Can you quote word for word everything from the line containing "When comparing point" down to the last of the lines below?

>> start Records to use

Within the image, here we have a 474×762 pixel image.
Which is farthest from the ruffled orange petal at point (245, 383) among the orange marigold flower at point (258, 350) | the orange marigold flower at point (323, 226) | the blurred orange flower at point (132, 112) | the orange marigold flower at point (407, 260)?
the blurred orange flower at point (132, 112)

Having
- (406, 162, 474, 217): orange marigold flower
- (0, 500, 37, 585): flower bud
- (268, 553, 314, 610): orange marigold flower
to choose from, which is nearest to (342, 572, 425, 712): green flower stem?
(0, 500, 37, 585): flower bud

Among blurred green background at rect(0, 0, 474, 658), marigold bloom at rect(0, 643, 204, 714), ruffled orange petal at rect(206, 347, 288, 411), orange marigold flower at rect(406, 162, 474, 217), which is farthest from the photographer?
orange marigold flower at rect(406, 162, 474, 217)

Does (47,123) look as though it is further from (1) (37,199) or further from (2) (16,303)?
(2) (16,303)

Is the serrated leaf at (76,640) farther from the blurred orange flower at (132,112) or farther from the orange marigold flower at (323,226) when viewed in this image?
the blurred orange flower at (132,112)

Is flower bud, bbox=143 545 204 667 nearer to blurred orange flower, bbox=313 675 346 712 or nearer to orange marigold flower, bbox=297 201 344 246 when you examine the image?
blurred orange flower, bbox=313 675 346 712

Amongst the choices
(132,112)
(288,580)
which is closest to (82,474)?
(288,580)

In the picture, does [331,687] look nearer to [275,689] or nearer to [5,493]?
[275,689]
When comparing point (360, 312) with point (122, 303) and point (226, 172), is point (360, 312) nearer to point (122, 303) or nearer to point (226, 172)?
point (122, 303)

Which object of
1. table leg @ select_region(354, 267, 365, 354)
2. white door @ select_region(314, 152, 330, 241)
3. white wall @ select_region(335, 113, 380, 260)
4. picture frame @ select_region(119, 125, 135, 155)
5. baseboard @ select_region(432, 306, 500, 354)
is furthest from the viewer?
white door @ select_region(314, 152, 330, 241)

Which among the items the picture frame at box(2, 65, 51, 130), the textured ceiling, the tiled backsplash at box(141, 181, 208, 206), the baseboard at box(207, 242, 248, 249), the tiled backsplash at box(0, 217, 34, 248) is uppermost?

>> end Records to use

Problem solution:
When comparing point (360, 312) with point (122, 303) and point (226, 172), is point (360, 312) nearer to point (122, 303) or nearer to point (226, 172)?
point (122, 303)

Which object of
1. table leg @ select_region(354, 267, 365, 354)
2. white door @ select_region(314, 152, 330, 241)
3. white wall @ select_region(335, 113, 380, 260)
4. picture frame @ select_region(119, 125, 135, 155)
5. baseboard @ select_region(432, 306, 500, 354)
is furthest from the viewer?
white door @ select_region(314, 152, 330, 241)

Which among the items the picture frame at box(2, 65, 51, 130), the textured ceiling, the tiled backsplash at box(141, 181, 208, 206), the baseboard at box(207, 242, 248, 249), the tiled backsplash at box(0, 217, 34, 248) is uppermost?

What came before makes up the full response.